As the saying goes, George Pell was sometimes wrong, but never in doubt.

We can add a bit of paranoia to the later Pell character?  Mind you, in the Vatican, I suppose it might be deserved.

During one of our recent exchanges, Pell speculated that Pope Francis was suffering from an undisclosed illness related to his colon surgery in 2021 and that we’d have a conclave before Christmas. Since the holidays are over, I’d been meaning to call Pell to rib him about getting that wrong – sadly, now I’ll never have the chance.

To sum up, the George Pell I knew was brash, hilarious, opinionated and tough as nails. I never worked for him, but I know plenty of people who did, and they say he could be equal parts a bull in a China shop and the most caring father figure you’d ever meet. With Pell, literally, you got strong doses of both the bitter and the sweet.

Pell thought in “us v. them” terms, and it always irritated him that I try not to. Yet despite that, he took a genuine interest in my life and career … he was one of the first to call when I was in the hospital in October, and I was especially glad to have his prayers.

And finally:

Of course, I realize that Pell was strong medicine, and he wasn’t everyone’s cup of coffee. With such a polarizing figure, it’s hard to say anything that’s unassailably objective, but here’s my stab at it.

No matter what else one might conclude, from here on out Roman Catholicism is going to be just a little less interesting, a little more gray and dull, because George Pell isn’t around. He will be missed … by many, many, people, and certainly by me.

I think it fair to say from this description that:

a.    he can hardly be said to have a saintly character;

b.    he played (very human) power games, hard; and

c.    I would not have liked him if I had met him.    

More broadly, it is understandable how he is already the "patron saint", so to speak, for conservative Catholics who refuse to think that the Church needs any reform, at all, and yearn for the same power it used to hold over its members until the second half of the 20th century.


3 comments:

  1. I don't know, Saints can have prickly personalities.
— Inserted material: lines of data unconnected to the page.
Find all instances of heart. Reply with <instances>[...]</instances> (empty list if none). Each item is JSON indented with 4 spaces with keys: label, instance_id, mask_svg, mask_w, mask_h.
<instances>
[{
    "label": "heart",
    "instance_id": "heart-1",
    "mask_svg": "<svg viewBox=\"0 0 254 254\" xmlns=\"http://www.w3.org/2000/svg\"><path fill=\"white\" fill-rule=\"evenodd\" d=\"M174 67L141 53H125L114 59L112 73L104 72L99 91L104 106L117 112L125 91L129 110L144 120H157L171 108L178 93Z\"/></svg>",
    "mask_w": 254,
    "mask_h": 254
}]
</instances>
I feel that what disqualifies him from being seen as a saint is his reaction to various sexual abuse scandals in the church - he formed the Melbourne Response, true, but a saint in his position would have presumably done something much more dramatic - quit the church, or overturn some metaphorical tables (as did Christ with the moneylenders), or nail al the details of sexual assaults to all the walls in town... anything other than the bureaucratic response he was behind at the church. He's not the villain that people make him out to be either, obviously. I think the culture warriors have it right that Pell was simply disliked for a very, very long time by the left fo his orthodoxy, and the sexual assault charges allowed them to express their dislike very openly..

    ReplyDelete
  2. a saint is merely a follower of Jesus!!
    Pell was not a likable person. some people believe this is one of the reasons why s jury insanely found him guilty

    ReplyDelete
  3. Yeah, I was almost going to acknowledge that "prickly personalities" is not necessarily a sainthood disqualification - but to me, the Allen article indicates a pretty big lack of charity in his assessment of his ideological enemies, even those within the Church.

    You're broadly right about everything in your comment, though.